> EXERCISE DESCRIPTION
Since only part of the material below is wanted, output exactly the lines from the one with "9782020505796: Les Trois Vies de Babe Ozouf" up to and including the one with "ENGINEERING mehr erfahren".

> DATA TO EXAMINE
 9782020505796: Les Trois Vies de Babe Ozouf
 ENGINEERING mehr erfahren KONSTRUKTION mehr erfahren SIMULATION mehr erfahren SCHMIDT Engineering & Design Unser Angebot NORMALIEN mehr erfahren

---

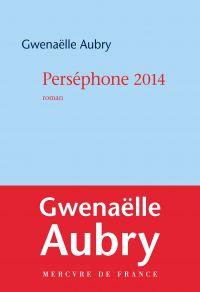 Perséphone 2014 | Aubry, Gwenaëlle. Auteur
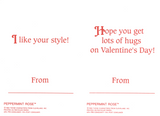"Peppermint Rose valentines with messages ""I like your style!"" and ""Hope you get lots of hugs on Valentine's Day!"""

* * *

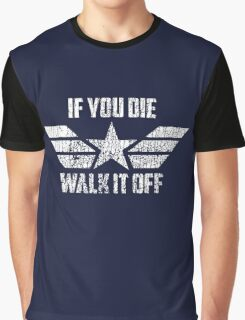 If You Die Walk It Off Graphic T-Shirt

> ANSWER BOX
 9782020505796: Les Trois Vies de Babe Ozouf
 ENGINEERING mehr erfahren KONSTRUKTION mehr erfahren SIMULATION mehr erfahren SCHMIDT Engineering & Design Unser Angebot NORMALIEN mehr erfahren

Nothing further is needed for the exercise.